What is needed: The lines needed are those from the start of the records through the line holding "Best offer spring sale advertisement daisy flowers best", each copied exactly.

==== Records for the exercise

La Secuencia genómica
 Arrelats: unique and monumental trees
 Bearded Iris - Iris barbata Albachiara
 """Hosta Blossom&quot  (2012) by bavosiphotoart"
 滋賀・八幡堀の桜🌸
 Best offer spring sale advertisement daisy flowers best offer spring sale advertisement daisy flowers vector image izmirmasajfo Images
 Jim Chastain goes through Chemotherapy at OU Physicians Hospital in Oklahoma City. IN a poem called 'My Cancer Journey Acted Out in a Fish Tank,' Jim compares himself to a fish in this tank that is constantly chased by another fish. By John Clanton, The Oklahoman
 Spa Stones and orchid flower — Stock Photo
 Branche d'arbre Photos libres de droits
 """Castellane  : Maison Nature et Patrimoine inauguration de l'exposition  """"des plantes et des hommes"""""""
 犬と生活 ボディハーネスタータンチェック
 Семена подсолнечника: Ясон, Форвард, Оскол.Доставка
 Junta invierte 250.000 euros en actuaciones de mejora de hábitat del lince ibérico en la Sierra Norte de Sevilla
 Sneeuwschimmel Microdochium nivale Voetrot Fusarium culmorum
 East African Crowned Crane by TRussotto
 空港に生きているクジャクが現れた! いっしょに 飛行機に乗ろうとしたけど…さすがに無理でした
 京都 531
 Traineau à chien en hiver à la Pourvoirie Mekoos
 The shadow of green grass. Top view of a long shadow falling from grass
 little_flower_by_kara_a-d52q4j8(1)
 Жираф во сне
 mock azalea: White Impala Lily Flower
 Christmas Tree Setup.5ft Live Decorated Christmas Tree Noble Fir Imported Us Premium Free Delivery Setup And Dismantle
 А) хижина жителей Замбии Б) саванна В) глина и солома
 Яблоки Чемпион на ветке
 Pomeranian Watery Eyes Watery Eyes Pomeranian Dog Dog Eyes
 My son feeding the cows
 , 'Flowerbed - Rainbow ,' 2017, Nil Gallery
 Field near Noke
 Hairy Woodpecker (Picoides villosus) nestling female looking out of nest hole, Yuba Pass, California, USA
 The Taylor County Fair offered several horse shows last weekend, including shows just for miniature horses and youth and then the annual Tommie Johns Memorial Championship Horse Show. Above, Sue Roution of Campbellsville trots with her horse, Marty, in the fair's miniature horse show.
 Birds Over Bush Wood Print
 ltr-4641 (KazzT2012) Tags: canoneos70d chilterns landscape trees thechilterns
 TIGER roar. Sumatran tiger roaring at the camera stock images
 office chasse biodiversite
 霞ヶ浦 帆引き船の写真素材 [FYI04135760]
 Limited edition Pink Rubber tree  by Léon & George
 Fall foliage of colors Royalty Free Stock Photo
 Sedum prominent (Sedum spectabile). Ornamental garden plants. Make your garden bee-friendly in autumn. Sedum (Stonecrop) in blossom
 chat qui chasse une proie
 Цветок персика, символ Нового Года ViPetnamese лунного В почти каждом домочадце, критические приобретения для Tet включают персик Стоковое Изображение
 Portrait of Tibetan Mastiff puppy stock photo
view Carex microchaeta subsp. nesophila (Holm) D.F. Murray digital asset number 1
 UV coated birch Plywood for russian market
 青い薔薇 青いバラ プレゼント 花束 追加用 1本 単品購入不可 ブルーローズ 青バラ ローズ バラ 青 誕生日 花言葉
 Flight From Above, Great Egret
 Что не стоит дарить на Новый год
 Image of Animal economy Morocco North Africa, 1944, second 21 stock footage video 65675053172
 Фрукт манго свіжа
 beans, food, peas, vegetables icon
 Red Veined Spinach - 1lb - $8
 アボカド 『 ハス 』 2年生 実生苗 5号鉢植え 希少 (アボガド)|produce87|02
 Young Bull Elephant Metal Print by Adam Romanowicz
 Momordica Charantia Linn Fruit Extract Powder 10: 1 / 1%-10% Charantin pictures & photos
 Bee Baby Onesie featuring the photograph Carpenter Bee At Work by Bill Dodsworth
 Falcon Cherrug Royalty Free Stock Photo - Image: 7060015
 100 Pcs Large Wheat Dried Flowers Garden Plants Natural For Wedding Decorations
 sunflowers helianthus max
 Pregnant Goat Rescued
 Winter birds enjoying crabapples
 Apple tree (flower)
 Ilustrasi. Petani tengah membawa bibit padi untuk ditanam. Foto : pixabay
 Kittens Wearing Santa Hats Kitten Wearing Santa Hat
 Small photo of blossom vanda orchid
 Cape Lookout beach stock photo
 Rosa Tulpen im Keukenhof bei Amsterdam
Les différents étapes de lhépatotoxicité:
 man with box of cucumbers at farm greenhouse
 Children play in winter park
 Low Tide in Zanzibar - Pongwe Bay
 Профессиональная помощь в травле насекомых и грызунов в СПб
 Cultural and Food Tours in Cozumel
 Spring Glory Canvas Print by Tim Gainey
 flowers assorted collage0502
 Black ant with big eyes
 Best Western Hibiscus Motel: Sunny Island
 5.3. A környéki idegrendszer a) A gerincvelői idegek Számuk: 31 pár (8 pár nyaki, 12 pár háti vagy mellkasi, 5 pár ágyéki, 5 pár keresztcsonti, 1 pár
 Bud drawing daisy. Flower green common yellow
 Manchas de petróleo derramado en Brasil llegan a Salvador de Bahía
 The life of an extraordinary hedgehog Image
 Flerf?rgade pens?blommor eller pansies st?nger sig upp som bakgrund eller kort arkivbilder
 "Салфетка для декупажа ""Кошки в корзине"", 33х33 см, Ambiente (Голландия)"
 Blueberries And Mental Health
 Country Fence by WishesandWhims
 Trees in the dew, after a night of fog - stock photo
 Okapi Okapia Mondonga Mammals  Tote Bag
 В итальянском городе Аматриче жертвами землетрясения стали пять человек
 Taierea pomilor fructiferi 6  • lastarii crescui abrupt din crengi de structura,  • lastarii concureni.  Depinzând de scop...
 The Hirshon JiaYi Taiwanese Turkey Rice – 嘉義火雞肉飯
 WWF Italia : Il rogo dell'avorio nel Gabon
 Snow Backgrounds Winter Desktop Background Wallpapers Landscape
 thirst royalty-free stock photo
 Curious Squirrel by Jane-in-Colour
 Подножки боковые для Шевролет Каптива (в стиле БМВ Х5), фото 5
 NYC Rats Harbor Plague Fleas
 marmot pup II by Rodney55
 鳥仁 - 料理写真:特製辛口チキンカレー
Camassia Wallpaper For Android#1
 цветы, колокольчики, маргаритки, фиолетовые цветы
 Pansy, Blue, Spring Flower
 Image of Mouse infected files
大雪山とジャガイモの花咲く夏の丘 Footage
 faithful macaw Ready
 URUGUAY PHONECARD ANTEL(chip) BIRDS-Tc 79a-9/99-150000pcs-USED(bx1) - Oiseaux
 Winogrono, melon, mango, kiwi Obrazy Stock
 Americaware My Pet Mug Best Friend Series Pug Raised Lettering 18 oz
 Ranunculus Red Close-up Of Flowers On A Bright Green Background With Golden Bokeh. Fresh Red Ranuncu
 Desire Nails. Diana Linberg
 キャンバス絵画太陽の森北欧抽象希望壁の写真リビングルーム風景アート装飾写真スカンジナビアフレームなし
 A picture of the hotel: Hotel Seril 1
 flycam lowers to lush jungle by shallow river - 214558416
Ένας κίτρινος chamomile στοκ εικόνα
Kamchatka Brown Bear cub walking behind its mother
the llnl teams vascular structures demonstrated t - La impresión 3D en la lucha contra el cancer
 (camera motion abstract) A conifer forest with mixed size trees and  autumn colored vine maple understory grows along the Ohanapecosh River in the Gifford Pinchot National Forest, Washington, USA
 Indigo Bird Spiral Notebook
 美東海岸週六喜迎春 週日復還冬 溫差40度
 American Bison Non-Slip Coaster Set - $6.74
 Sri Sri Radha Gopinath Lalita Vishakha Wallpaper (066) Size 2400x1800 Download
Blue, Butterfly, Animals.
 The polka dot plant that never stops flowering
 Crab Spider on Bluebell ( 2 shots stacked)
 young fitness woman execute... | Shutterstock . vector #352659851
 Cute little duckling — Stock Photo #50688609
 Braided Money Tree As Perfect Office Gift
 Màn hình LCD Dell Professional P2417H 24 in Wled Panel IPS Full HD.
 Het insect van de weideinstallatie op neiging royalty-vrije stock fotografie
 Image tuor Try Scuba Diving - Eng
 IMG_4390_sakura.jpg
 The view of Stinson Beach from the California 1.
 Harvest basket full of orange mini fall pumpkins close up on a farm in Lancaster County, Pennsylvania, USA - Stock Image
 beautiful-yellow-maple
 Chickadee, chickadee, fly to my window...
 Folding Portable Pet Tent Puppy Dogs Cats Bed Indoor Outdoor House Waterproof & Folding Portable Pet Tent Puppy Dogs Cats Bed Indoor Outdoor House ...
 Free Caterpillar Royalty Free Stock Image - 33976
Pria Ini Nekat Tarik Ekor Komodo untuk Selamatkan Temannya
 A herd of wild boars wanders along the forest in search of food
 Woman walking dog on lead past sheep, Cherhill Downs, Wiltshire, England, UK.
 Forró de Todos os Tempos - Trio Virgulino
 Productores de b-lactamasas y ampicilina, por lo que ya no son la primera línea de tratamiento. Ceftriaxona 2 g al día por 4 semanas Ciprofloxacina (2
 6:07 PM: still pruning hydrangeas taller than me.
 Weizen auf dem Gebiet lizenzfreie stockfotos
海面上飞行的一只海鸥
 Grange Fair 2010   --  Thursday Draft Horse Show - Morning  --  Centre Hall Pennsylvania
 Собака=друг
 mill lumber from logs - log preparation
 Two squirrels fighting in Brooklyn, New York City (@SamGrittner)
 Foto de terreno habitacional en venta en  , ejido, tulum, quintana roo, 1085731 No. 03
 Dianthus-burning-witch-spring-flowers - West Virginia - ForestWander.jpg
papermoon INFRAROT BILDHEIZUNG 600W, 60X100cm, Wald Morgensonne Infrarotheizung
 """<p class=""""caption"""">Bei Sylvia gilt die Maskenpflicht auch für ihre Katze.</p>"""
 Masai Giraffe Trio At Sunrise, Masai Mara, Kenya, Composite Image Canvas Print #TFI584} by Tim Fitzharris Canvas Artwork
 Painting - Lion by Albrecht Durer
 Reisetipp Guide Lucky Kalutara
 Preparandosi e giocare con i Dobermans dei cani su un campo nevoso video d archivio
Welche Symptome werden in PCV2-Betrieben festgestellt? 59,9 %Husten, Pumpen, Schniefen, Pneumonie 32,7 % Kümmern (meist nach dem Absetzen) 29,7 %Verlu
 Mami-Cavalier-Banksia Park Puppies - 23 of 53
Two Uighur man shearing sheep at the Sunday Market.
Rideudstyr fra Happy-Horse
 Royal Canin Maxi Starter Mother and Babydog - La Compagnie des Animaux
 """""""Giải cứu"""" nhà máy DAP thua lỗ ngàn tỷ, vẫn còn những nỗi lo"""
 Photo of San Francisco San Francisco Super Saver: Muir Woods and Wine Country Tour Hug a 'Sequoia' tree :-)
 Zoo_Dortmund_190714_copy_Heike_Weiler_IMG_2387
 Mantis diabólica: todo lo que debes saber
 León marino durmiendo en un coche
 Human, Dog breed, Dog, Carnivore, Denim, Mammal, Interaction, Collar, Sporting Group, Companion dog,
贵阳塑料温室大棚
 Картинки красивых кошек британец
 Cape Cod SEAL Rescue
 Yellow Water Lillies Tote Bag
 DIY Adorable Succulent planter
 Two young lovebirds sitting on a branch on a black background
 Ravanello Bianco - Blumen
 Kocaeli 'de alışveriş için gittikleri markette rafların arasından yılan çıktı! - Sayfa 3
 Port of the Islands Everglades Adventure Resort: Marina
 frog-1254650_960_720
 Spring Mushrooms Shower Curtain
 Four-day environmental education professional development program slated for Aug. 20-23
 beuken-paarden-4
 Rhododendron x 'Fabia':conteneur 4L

========

Solution for this problem:
La Secuencia genómica
 Arrelats: unique and monumental trees
 Bearded Iris - Iris barbata Albachiara
 """Hosta Blossom&quot  (2012) by bavosiphotoart"
 滋賀・八幡堀の桜🌸
 Best offer spring sale advertisement daisy flowers best offer spring sale advertisement daisy flowers vector image izmirmasajfo Images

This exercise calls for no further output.